Given entries -

○ ○ ○

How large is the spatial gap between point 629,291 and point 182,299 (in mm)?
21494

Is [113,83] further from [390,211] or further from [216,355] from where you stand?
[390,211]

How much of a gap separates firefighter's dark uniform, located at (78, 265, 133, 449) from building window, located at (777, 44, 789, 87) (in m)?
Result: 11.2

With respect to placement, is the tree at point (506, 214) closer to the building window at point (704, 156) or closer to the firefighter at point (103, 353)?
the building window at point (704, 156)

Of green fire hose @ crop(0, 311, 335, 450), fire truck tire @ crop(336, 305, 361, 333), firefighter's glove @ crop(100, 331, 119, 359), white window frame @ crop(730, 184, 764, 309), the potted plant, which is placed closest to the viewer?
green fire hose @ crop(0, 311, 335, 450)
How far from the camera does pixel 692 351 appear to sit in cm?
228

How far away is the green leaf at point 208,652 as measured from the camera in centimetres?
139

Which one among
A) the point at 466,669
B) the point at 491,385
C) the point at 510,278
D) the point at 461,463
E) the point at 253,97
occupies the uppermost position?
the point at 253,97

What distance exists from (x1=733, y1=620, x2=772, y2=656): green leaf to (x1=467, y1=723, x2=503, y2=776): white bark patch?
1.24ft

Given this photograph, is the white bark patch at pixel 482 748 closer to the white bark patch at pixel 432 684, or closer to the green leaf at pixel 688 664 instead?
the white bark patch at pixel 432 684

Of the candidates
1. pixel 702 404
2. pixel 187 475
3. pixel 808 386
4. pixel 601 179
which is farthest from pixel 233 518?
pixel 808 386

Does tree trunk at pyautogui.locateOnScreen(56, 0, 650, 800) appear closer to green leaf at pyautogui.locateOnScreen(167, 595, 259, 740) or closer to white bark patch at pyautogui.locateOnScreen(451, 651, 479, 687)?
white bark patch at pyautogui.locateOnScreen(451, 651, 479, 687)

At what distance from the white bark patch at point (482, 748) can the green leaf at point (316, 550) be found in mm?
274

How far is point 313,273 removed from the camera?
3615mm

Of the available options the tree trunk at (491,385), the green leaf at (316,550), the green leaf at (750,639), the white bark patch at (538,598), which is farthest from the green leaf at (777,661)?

○ ○ ○

Copy the material again, beginning at the line that contains "How far is point" and stopping after the last line of the material, and add 98 to every distance given in the answers.

How far is point 313,273 removed from the camera?
3713mm

Of the available options the tree trunk at (491,385), the green leaf at (316,550), the green leaf at (750,639), the white bark patch at (538,598), which is farthest from the green leaf at (777,661)?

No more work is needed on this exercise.